You’ve heard of big data, but what about big code? Big code is among the new code challenges playing out across the IT industry as the sheer volume of source code that organizations have to manage--as well as the complexity of that code--constantly increases.
Let’s take a look at what big code means, the code challenges it creates and how developers and IT teams can respond.
What Is Big Code?
The term “big code” has been tossed around in a few different contexts over the past decade. Some folks have used it to refer to software associated with big data projects. For others, it involves taking a big data analytics approach to studying source code.
In this article on code challenges, however, I want to discuss another definition of big code that has begun to gain traction lately: the ever-increasing size and complexity of the codebases that the typical organization has to maintain.
From this perspective, we are living in the era of big code in the sense that everyone now needs to manage massive volumes of code. Even small companies with basic software needs may have to maintain tens of thousands of lines of code that is written in multiple languages, uses widely varying data structures, incorporates dependencies from dozens of upstream projects, and so on.
The Growth of Code--and Code Challenges
To illustrate what big code looks like and how the complexities of code management today are different from those of the past, consider the following data points:
- As of 2020, the Linux kernel contains about 28 million lines of code. That’s about 158 times more code than the 176,250 lines that Linux 1.0 included when it debuted in 1994.
- Windows 95 had about 10 million lines of code, Windows XP had 40 million, and Windows 10 reportedly contains about 50 million.
- Kubernetes, despite being only five years old and targeting a relatively limited use case, already involves about 2 million lines of code.
- As of 2012, a typical car reportedly relied on around 100 million lines of code. And that was just an ordinary, run-of-the-mill car, not a self-driving wonder.
- Depending on how you count, there are anywhere between 250 and 25,000 different programming languages in existence today. What’s more, there are multiple frameworks or programming tools associated with each of these languages.
These are only scattered data points, and they don’t prove that every organization everywhere is now dealing with bigger code challenges than it did in the past.
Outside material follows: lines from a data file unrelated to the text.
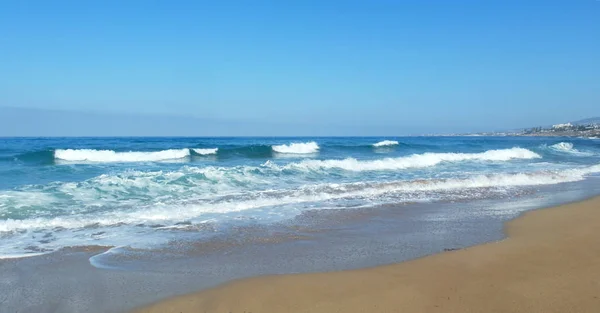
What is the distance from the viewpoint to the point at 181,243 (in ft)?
20.4

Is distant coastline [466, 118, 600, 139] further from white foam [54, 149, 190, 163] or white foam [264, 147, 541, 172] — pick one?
white foam [54, 149, 190, 163]

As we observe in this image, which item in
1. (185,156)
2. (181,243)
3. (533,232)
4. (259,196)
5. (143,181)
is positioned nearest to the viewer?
(181,243)

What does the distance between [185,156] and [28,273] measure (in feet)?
72.6

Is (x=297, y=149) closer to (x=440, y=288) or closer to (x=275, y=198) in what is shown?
(x=275, y=198)

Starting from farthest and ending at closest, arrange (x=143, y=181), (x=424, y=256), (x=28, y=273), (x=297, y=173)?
(x=297, y=173) → (x=143, y=181) → (x=424, y=256) → (x=28, y=273)

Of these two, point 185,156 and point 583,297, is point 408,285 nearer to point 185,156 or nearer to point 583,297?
point 583,297

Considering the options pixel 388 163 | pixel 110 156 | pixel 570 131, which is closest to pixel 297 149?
pixel 110 156

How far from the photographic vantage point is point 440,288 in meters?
4.26

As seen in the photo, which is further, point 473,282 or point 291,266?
point 291,266

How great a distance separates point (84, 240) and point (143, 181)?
5898 millimetres

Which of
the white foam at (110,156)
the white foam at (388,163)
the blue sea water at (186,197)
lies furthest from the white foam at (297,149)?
the blue sea water at (186,197)

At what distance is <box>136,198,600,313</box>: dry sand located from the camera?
385 cm

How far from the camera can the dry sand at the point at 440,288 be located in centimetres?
385

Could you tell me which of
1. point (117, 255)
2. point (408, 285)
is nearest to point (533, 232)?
point (408, 285)
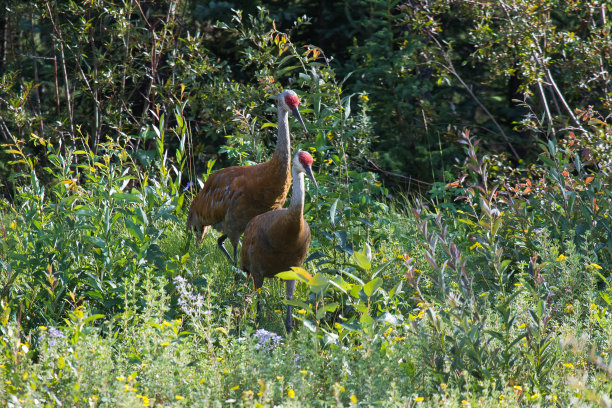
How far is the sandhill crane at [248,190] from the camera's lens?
213 inches

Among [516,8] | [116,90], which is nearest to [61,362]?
[516,8]

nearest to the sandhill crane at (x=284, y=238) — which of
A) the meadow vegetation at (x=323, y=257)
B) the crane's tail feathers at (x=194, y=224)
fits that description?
the meadow vegetation at (x=323, y=257)

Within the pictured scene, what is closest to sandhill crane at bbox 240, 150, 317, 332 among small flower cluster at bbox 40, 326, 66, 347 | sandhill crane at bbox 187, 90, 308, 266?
sandhill crane at bbox 187, 90, 308, 266

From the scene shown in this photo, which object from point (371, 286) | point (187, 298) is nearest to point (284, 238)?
point (187, 298)

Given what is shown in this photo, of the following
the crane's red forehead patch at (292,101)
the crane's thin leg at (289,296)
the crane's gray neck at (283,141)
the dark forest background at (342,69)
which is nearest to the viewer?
the crane's thin leg at (289,296)

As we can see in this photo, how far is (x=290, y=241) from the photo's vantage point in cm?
473

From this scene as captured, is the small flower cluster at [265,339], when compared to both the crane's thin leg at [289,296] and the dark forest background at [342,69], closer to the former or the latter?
the crane's thin leg at [289,296]

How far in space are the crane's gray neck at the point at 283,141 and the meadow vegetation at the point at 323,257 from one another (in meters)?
0.25

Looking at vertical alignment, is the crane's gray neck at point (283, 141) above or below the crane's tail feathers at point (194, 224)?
above

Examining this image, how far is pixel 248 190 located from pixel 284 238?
1005 mm

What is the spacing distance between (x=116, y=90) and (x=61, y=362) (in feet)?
18.0

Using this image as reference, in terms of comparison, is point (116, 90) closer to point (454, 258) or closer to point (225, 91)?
point (225, 91)

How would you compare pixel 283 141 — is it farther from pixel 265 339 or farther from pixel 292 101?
pixel 265 339

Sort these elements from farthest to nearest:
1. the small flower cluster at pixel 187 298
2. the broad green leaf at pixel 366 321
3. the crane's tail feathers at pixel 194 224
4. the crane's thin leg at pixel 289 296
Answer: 1. the crane's tail feathers at pixel 194 224
2. the crane's thin leg at pixel 289 296
3. the small flower cluster at pixel 187 298
4. the broad green leaf at pixel 366 321
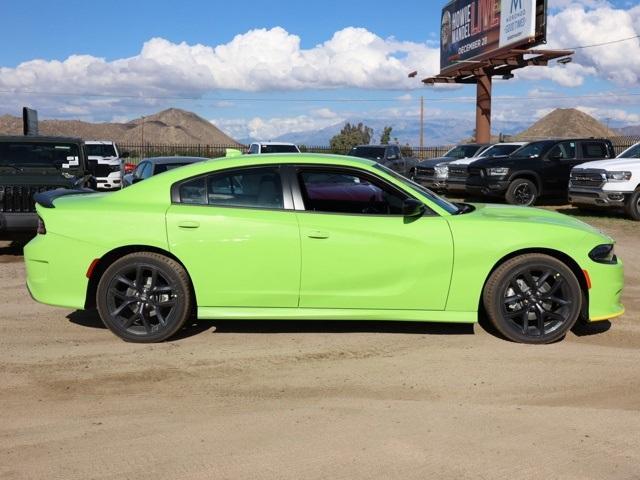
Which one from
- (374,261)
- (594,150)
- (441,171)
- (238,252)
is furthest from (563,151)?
(238,252)

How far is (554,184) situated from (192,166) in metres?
13.7

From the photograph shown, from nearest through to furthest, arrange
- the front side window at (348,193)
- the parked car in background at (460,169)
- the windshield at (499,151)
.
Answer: the front side window at (348,193), the parked car in background at (460,169), the windshield at (499,151)

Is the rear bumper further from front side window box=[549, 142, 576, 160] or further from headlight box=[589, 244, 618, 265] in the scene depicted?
front side window box=[549, 142, 576, 160]

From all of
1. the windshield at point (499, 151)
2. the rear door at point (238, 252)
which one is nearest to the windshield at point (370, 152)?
the windshield at point (499, 151)

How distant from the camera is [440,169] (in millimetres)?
21812

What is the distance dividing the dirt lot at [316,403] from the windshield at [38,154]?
550 cm

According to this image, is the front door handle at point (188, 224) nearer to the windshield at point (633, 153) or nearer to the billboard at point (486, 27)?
the windshield at point (633, 153)

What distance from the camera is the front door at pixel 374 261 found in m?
5.50

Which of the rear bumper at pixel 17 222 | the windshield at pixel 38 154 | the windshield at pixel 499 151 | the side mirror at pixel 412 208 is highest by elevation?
the windshield at pixel 499 151

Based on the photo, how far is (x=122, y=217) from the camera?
5.57 meters

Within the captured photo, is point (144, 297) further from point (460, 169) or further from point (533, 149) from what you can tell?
point (460, 169)

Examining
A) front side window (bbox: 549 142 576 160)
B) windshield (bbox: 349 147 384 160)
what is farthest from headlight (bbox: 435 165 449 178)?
front side window (bbox: 549 142 576 160)

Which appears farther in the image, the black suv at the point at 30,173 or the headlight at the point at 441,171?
the headlight at the point at 441,171

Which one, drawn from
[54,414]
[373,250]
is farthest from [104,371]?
[373,250]
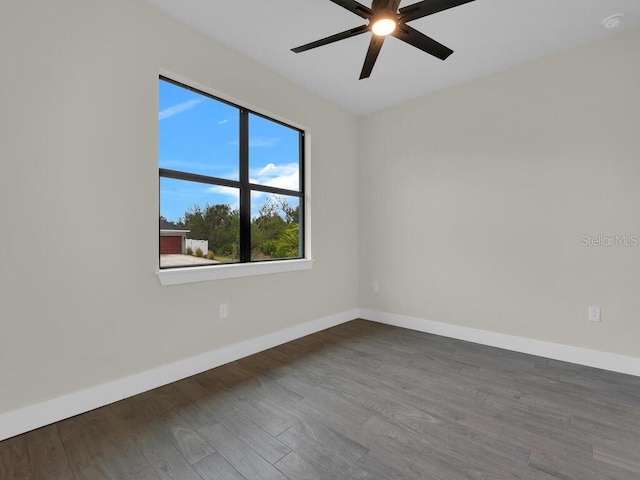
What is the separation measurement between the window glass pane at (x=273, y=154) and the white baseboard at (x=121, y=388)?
4.94 feet

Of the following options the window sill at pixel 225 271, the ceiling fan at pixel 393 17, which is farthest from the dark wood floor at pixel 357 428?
the ceiling fan at pixel 393 17

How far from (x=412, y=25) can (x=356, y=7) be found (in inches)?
33.2

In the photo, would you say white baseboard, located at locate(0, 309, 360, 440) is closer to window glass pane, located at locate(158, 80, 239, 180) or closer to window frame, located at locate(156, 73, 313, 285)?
window frame, located at locate(156, 73, 313, 285)

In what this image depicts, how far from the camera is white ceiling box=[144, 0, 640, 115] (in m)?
2.11

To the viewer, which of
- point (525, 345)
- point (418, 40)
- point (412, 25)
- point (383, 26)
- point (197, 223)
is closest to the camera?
point (383, 26)

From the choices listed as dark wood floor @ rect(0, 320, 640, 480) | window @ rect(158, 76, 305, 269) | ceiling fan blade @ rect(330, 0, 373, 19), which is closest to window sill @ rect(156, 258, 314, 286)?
window @ rect(158, 76, 305, 269)

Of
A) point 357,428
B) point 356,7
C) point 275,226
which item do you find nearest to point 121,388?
point 357,428

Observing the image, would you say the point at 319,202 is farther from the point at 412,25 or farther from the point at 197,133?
the point at 412,25

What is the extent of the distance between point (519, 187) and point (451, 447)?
7.59ft

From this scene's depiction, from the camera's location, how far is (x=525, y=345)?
9.18 ft

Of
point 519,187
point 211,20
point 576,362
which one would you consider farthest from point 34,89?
point 576,362

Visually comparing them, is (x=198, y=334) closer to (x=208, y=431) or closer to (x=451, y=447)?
(x=208, y=431)

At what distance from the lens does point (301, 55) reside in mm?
2684

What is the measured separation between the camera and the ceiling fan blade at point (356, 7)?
1.67 m
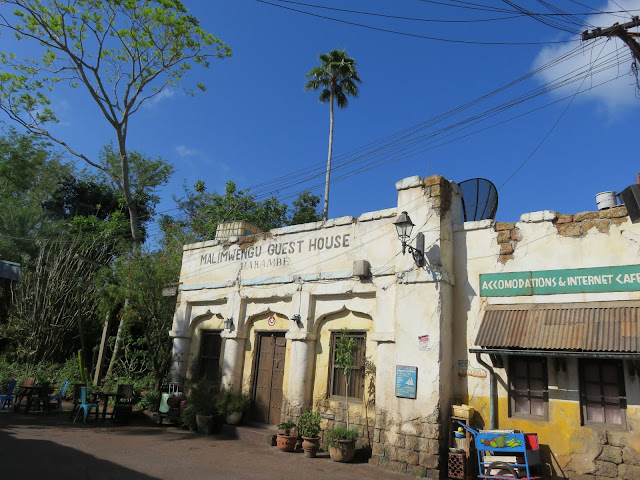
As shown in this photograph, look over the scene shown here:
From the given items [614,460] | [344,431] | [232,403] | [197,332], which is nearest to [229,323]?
[197,332]

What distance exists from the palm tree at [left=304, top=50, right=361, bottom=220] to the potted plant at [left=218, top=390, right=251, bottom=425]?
14712 millimetres

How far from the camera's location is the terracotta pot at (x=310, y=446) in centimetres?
863

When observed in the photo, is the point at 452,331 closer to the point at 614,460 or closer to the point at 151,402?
the point at 614,460

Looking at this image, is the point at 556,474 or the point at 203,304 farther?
the point at 203,304

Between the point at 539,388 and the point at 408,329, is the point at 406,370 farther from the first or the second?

It’s also true, of course, that lines of code is a crude and imperfect metric for assessing code complexity.
Still, in the absence of more comprehensive information, data like this offers a sense of how, by and large, the sheer size of codebases--and code challenges--has grown over time. It’s a safe bet that this is true not just for major, enterprise-grade platforms like Linux and Windows, but also for internal line-of-business apps that power the everyday operations of most companies.
Big Code Challenges, Big Code Solutions
The reason this matters from the perspective of developers and IT engineers is that the effort required to maintain, deploy and update applications tends to increase along with the size and complexity of a codebase.
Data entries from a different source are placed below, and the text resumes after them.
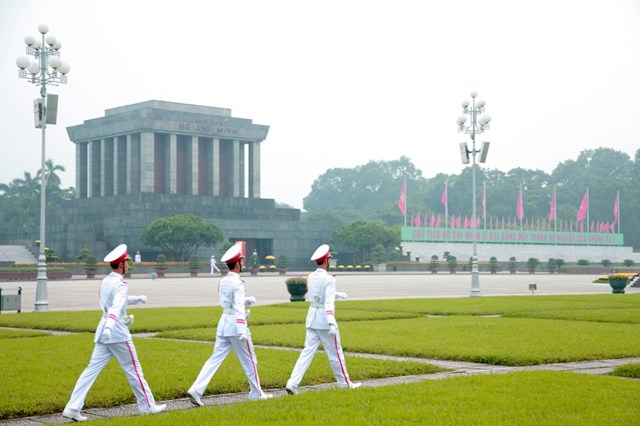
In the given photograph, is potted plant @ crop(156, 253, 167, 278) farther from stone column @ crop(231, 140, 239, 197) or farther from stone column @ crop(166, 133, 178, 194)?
stone column @ crop(231, 140, 239, 197)

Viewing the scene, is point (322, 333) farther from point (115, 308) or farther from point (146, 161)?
point (146, 161)

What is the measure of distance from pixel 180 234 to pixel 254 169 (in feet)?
91.6

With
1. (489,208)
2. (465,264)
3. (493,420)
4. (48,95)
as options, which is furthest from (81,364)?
(489,208)

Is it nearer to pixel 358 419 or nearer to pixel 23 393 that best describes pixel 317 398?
pixel 358 419

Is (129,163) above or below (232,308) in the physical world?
above

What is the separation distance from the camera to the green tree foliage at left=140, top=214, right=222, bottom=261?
239 ft

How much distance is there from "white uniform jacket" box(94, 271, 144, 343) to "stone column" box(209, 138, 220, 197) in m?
86.5

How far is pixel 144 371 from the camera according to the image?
41.4 ft

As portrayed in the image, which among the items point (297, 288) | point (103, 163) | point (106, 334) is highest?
point (103, 163)

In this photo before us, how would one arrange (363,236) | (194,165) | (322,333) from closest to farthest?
(322,333) < (363,236) < (194,165)

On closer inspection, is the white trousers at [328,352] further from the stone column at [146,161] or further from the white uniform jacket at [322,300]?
the stone column at [146,161]

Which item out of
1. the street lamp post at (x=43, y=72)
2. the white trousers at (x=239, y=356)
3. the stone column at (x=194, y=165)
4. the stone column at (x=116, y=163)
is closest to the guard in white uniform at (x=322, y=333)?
the white trousers at (x=239, y=356)

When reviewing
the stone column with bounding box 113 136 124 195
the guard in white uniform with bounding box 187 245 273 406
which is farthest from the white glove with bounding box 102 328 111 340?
the stone column with bounding box 113 136 124 195

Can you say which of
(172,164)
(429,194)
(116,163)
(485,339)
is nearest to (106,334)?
(485,339)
The more lines of code you have in an application, the harder it is to pinpoint the source of a bug or ensure that a change in one part of your codebase doesn’t create a problem somewhere else. Likewise, the more modules your application includes, the harder it is to build and deploy a new release. And the more languages, types of databases, APIs and so on that you have to contend with within a single codebase, the more challenging it is to keep everything in sync, mitigate potential security issues and keep track of how it all fits together.
Making matters more complicated is the fact that, despite the multi-factor increase in the size and complexity of the typical codebase over the past decade or two, the tools available to manage these challenges haven’t changed much in the same period. IDEs haven’t evolved fundamentally. Neither have build or deployment tools, or even project management software.
There have been some incremental improvements in tooling. It might be easier to automate some aspects of software delivery today than it was a decade ago, thanks to integrated CI/CD platforms. Tools like Git (and GitHub and GitLab) have also made it easier to manage codebases in a collaborative, centralized way. Yet, by and large, the effectiveness of management tools hasn’t grown by magnitudes in the same way that the complexity of source code has.
Dealing with Big Code Challenges
If you’re a developer or IT engineer, then, big code means that your job is just harder than it used to be. Unfortunately, there’s no simple solution for this challenge.
There are, however, some small steps that teams can take to help ensure that they don’t drown in big code:
- Eliminate unused code, meaning code that lurks within your codebase, and is included in builds, but does not actually power any features of your application that are in active use.
- Embrace microservices, which help tame the complexity of sprawling codebases. Although microservices and big code are rarely discussed in tandem, I have a suspicion that part of the reason microservices have become so popular over the past decade is that they help make big code more manageable.
- Establish policies within your team regarding which development frameworks, tools and other resources you will use. To mitigate complexity, avoid situations where every developer does something different based on personal preferences or which programming framework happens to be trendy at a given moment.
- Make effective use of comments in code. Comments won’t tame all of the complexity on their own, but they’ll make it easier to troubleshoot issues and understand how one part of your codebase interacts with other parts.
The bottom line: Code is constantly increasing in size and complexity, and that probably won’t change anytime soon. The best that developers and IT teams can do is adopt strategies to help mitigate the challenges posed by big code, rather than trying to eliminate them entirely.